The modern day credit manager has many responsibilities, but one of the most pressing is to reduce credit risk. When extending credit, there is always an element of credit risk which needs to be carefully balanced to avoid falling victim to late payment or bad debt. However, there are a number of ways credit managers can reduce risk effectively.
Accurately judging the creditworthiness of potential borrowers is far more effective than chasing late payment after the fact. Indeed, chasing late payment can waste valuable financial and human resources that could be invested in generating new business. And there’s always the additional risk that late payment will become bad debt.
This makes it especially important to determine which customers are worthy of credit – and there are certain fundamental best practice procedures to follow.
Know Your Customer is a type of regulation that is imperative in specific sectors, such as financial services. But its principles extend to everyone: don’t offer business to customers unless you have conducted sufficient due diligence.
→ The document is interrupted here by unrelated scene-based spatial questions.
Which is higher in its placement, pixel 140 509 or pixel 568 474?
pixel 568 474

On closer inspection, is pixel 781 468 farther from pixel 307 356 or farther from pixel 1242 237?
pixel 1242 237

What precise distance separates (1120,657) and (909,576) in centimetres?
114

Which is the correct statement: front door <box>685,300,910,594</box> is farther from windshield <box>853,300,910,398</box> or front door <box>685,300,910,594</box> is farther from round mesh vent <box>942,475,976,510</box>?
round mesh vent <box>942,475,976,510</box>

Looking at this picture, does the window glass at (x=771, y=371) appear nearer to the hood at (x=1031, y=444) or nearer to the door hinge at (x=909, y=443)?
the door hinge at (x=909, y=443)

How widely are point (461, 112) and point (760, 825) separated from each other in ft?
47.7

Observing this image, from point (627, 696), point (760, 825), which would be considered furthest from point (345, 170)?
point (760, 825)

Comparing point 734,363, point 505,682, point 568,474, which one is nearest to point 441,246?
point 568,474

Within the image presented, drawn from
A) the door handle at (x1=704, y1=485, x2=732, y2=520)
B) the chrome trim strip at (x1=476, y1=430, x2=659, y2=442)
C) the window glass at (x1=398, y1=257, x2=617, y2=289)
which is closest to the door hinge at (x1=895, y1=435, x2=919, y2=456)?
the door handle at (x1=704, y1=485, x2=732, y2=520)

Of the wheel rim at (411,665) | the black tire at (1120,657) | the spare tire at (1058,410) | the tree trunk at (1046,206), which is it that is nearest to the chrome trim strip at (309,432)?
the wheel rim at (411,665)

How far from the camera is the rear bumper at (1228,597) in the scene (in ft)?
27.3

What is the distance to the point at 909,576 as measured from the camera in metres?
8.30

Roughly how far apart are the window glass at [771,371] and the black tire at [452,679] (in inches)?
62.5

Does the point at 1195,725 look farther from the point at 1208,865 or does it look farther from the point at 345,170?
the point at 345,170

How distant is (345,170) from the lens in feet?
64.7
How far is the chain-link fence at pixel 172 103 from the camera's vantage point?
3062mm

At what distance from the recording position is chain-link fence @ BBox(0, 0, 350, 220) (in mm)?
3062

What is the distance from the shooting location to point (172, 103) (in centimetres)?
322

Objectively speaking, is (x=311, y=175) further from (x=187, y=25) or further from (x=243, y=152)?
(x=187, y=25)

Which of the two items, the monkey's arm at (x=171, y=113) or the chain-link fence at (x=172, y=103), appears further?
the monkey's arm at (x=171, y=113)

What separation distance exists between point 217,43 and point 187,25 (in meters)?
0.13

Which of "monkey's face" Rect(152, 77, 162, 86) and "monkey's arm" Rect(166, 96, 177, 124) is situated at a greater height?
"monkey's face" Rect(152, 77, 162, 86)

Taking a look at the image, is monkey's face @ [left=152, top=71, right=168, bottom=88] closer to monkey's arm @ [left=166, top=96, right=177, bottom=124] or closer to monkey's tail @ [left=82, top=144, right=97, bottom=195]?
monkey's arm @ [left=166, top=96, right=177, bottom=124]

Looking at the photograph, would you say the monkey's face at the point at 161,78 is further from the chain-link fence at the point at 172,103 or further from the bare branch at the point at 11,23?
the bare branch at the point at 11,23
At the very least, verify the identity, profile and financial conditions of a client before doing business with them.
This principle shouldn’t just apply to prospects – you should implement periodic checks on your existing clients throughout the customer life cycle. In today’s business world, a company’s outlook can change swiftly and if you wait for bad news to reach you, it could be too late to recoup your losses.
There are certain due diligence procedures that can significantly strengthen your credit control function. When determining the creditworthiness of a customer, always check their business profile on Companies House and examine any financial statements. It’s important to compare the previous three years of financial statements to identify how their performance is currently faring. You can also learn a lot about a company and its culture by conducting a director check.
Using a reputable credit reference agency for more in-depth due diligence can give you invaluable insight and alert you to any potential red flags. You’ll also be able to use the credit report to create a business profile and segment the client appropriately in terms of risk and credit allowance.
It’s wise to consult your industry contacts and check the business’s reputation – especially regarding payment behaviour. And, of course, leverage your in-house resources: your sales team will have a closer relationship with the client and will likely sense if there’s a change in financial health. So make sure your credit control and sales teams work together.
To set credit limits accurately, you’ll need to spend time examining the customer’s finances. Look at the previous three to five years’ reports and question whether sales are trending up or down. How about the company’s profits, net worth and shareholders’ funds? These are key indicators of financial health. And make sure to assess the business’s working capital ratio, which indicates its liquidity and ability to meet short-term financial obligations.
It’s also important to take a wider sector view when setting credit limits. Learn about the sector’s behaviour to reduce your credit risk, making sure you understand the growth prospects and future challenges of the sector.
With this combined information, you should be able to score your customers effectively, minimising your credit risk and setting profitable credit limit.